Thursday, February 17, 2011

Bless Our Nest...



Pass the Tabasco, please...


Tabasco Bamboo Oyster Tray 


One Saturday while Alexa's childhood girlfriend Heather was visiting from Florida we decided to take off for Avery Island to see the Tabasco factory. Located 140 miles west of New Orleans but only about 103 miles from us. We had a great time learning about the iconic hot sauce but I was able to get a bright bamboo tray to add some color and nostalgia to the bar. 



Tabasco Bloody Mary Pitcher from local antique shop  


A collection of antique bottles used at Tabasco inspired me to...

group my own collection on the bar.




A Little History Lesson...from Tabasco.com

The Birth of a Pepper Sauce...



The diet of the Reconstruction South was bland and monotonous, especially by Louisiana standards. So Edmund McIlhenny decided to create a pepper sauce to give the food some spice and flavor — some excitement. Selecting and crushing the reddest peppers from his plants, he mixed them with Avery Island salt and aged this “mash” for 30 days in crockery jars and barrels. McIlhenny then blended the mash with French white wine vinegar and aged the mixture for at least another 30 days. After straining it, he transferred the sauce to small cologne-type bottles with sprinkler fitments, which he then corked and sealed in green wax. (The sprinkler fitment was important because his pepper sauce was concentrated and best used when sprinkled, not poured.)


TABASCO® Vintage Ad

“That Famous Sauce Mr. McIlhenny Makes”


“That Famous Sauce Mr. McIlhenny Makes” proved so popular with family and friends that McIlhenny, previously a banker, decided to embark on a new business venture by marketing his pepper sauce. He grew his first commercial pepper crop in 1868. The next year, he sent out 658 bottles of sauce at one dollar apiece wholesale to grocers around the Gulf Coast, particularly in New Orleans. He labeled it “Tabasco,” a word of Mexican Indian origin believed to mean “place where the soil is humid” or “place of the coral or oyster shell.” McIlhenny secured a patent in 1870, and TABASCO® Sauce began its journey to set the culinary world on fire. Sales grew, and by the late 1870s he sold his sauce throughout the U.S. and even in England.


Still Made the Same Way

Over 140 years later, TABASCO® Sauce is made much the same way except now the aging process for the mash is longer – up to three years in white oak barrels and the vinegar is high quality distilled vinegar.

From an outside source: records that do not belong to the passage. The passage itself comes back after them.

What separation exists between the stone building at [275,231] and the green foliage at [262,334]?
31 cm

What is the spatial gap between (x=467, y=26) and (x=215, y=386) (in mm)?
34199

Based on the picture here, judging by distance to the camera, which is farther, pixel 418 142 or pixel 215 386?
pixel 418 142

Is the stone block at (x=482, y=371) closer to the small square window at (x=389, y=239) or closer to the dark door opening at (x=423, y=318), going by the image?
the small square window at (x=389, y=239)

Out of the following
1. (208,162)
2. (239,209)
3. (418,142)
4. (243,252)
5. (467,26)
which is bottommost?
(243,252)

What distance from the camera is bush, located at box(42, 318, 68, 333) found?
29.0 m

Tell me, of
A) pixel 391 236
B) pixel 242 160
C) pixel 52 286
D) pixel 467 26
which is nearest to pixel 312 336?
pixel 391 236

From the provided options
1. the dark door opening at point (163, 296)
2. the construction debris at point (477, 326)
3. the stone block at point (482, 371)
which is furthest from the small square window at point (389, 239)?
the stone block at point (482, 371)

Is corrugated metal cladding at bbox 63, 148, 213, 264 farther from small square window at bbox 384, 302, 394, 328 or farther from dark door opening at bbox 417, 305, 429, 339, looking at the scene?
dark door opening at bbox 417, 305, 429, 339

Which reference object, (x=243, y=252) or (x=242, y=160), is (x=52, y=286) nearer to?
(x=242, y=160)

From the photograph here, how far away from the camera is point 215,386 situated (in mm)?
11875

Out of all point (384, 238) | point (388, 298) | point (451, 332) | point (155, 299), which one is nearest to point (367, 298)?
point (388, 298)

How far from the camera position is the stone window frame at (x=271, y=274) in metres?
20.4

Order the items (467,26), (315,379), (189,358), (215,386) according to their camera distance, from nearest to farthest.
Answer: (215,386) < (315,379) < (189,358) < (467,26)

Labeled in 22 languages and dialects, sold in over 160 countries and territories, added to soldiers’ rations, and put on restaurant tables around the globe, it is the most famous, most preferred pepper sauce in the world.


Five Generations Later

TABASCO® Sauce is still made on Avery Island, Louisiana, to this day. In fact, about half of the company’s 200 employees actually live on Avery Island, with many of their parents and grandparents having worked and lived there as well. Paul McIlhenny, the current president, is the sixth McIlhenny in a chain of direct descendants who has strived to preserve the legacy and traditions of the company’s creator.


Change: Overrated.



Gratefully,
Deborah...xxoo

1 comment:

  1. That was such a great trip and we had a wonderful time there, didn't we?! I am so blessed to have y'all as a second family! Love you!